新潟県長岡市の建設会社と東京の建機メーカーが2024年から共同で行っている長距離遠隔操作の検証。
この日は小千谷市の遊水地で法面をつくる工事が公開された。
遠隔コックピットから重機を操るのは、小千谷市から約60km離れた燕市の事務所だ。
重機を操る田原健吾さんは「全然足元などが汚れないのでそれがとてもいい。夏もやはり外に行くと暑いが、この事務所ならエアコンも効いているので快適に仕事ができる」と話す。
ガイダンス機能で正確な作業可能に「慣れれば誰でも」
一方、小千谷市の現場は厳しい暑さに…。
工事は衛星インターネット回線などで2つの現場をつなぎ行われる。
コックピットには現場の様子が映し出され、田原さんがレバーを上下させるのに合わせ、小千谷市の重機が法面を成形していく。

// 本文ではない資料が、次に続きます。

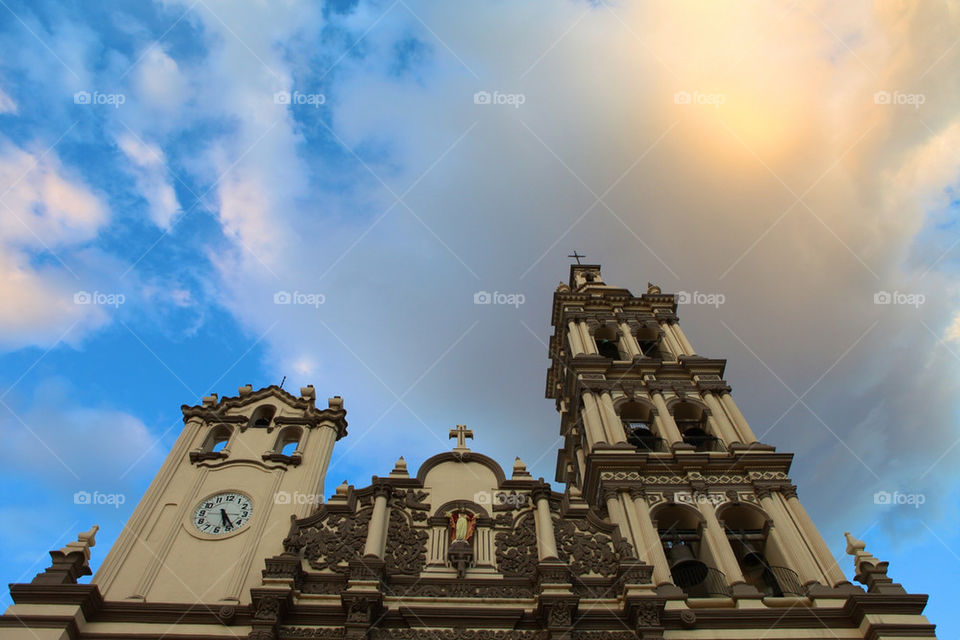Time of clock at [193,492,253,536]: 5:23
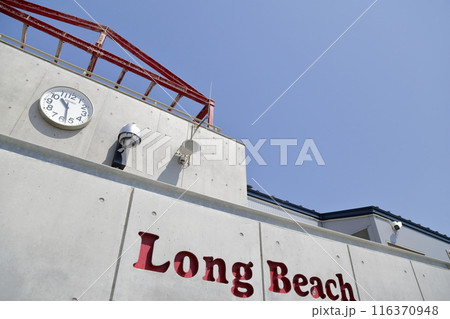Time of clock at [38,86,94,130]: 10:28
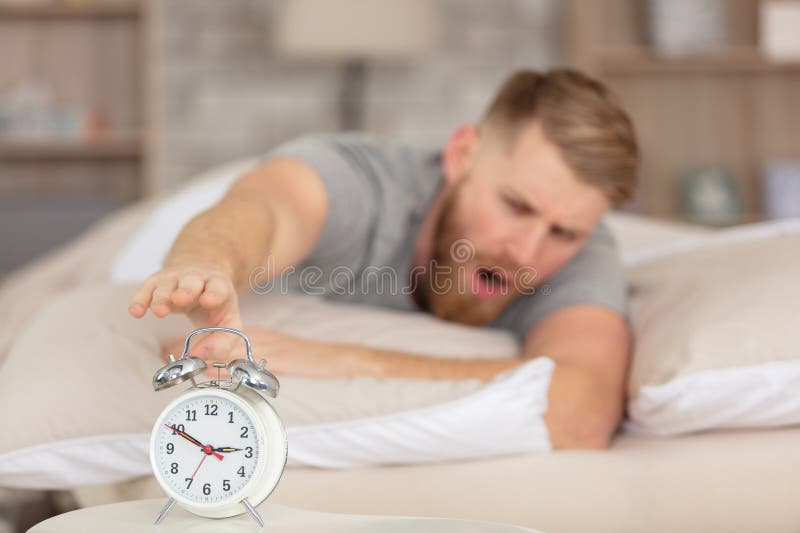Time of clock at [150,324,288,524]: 2:50
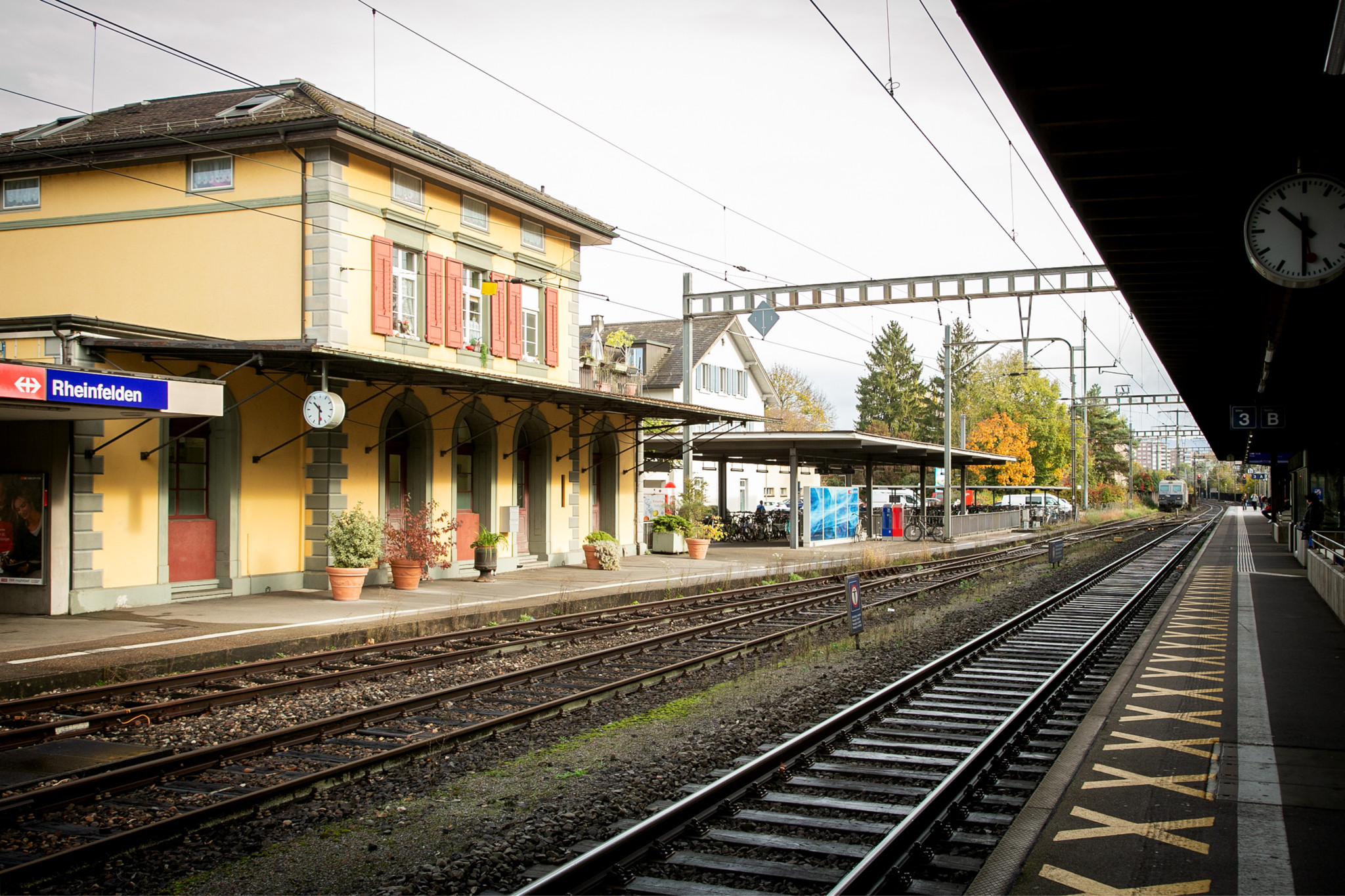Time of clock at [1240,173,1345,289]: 10:30
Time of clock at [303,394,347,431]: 10:29
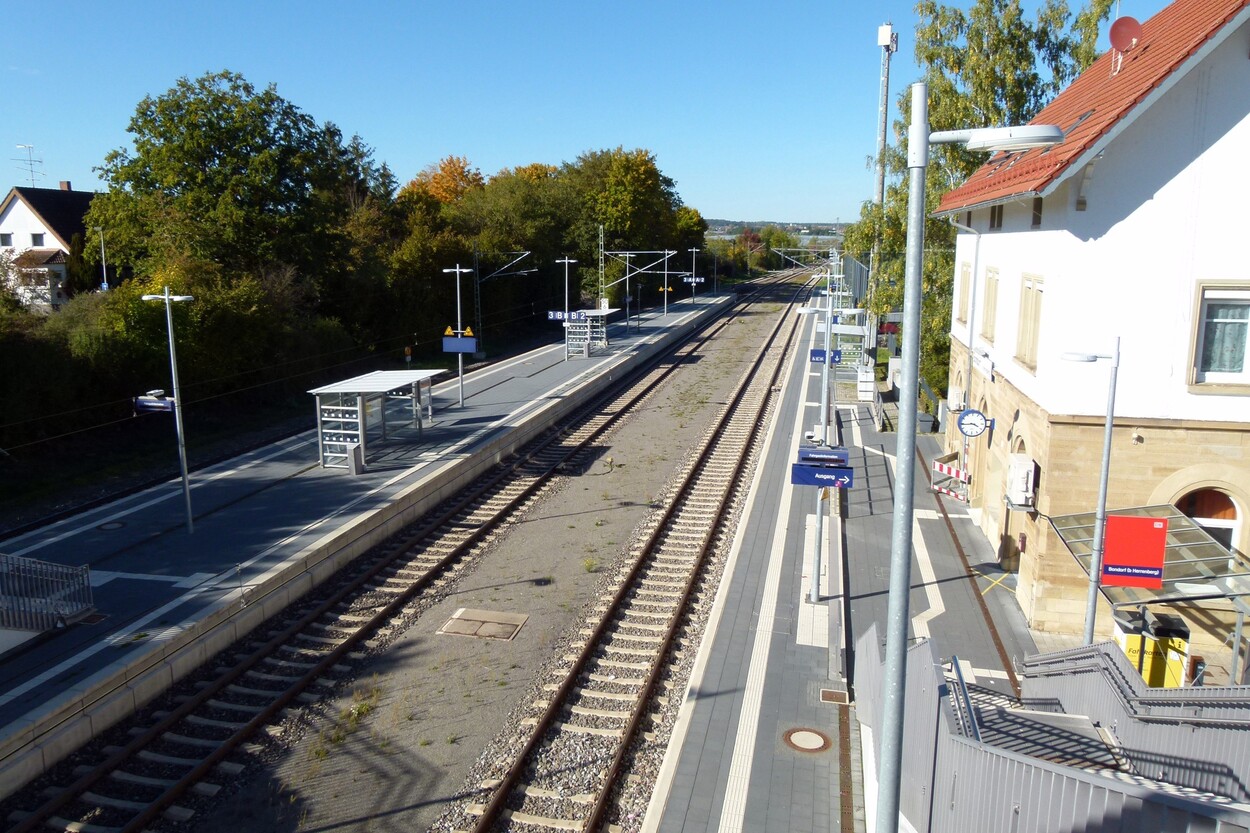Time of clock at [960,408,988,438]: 3:44
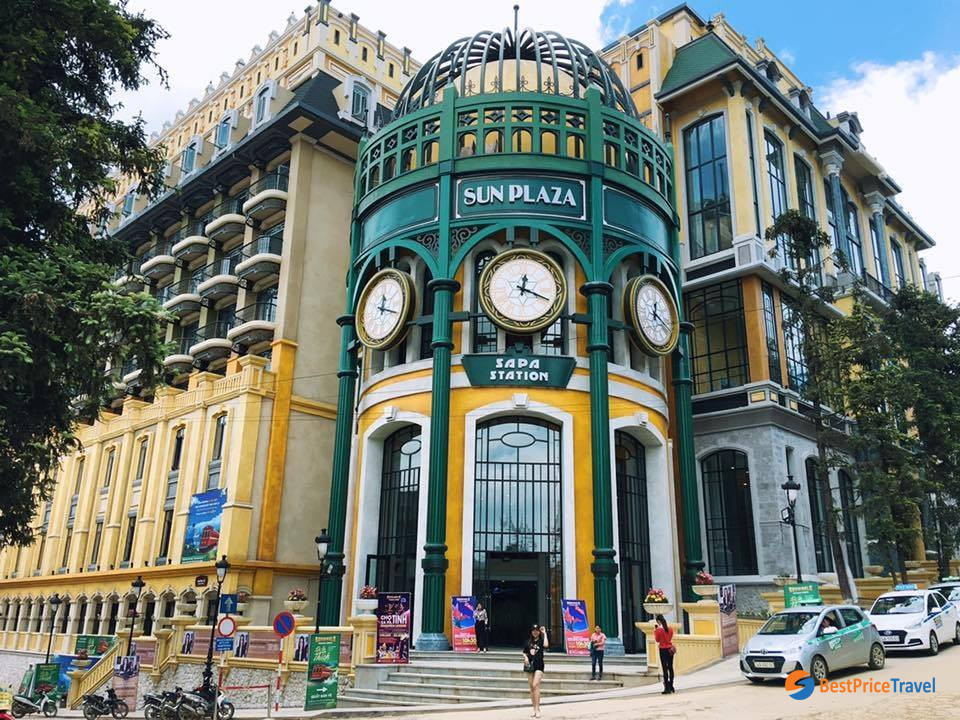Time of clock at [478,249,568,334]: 12:18
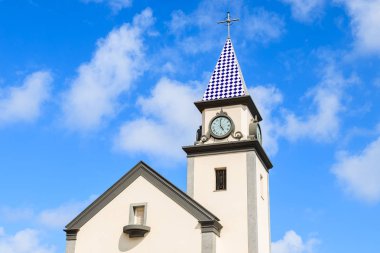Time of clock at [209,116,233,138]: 4:59
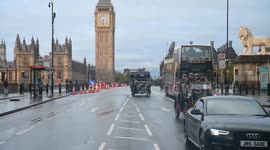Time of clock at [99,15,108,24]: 8:32
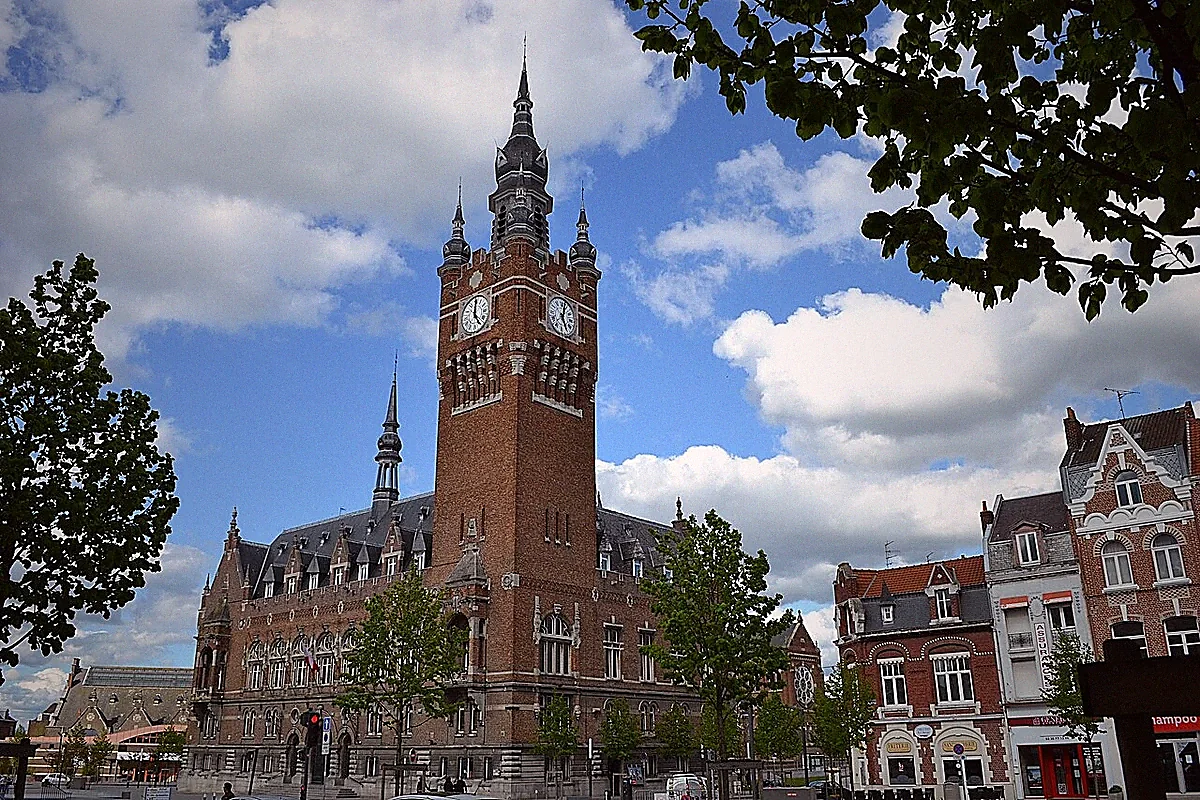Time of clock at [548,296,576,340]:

田原さんは「モニターを見ての運転、距離感が実際に乗るのとは違うので、慣れが必要だが、慣れれば誰でも乗れるようになると思う」と話した。

田原さんはオペレート歴30年のベテランだが、コックピットには完成図をもとにしたガイダンス機能が搭載されていて、経験の浅い若手でもガイドに従うことで正確に作業できるという。
建設会社の吉原靖広常務も「現在の動きであれば十分満足のいくもの。今現在は河川工事の広い誰もいないところを想定していて、そのうち道路関係、一般車両が通るところでも使用できるだろうと思っている」と手応えを口にする。
建設業界の人手不足解消へ期待
生産年齢人口が減少する一方で、インフラの老朽化への対応などは増えていて、国交省も建設現場の自動化・省人化を目指している。
北陸地方整備局・信濃川河川事務所の小野正博工務課長は「こうした取り組みがもっと普及すれば、より一層、生産性の向上や省人化対策につながるのではないか」と期待を寄せる。
通信が途切れないようにすることが課題だが、建設現場の未来に新たな風を吹き込む長距離遠隔操作。
共同検証は今後も継続されるということだ。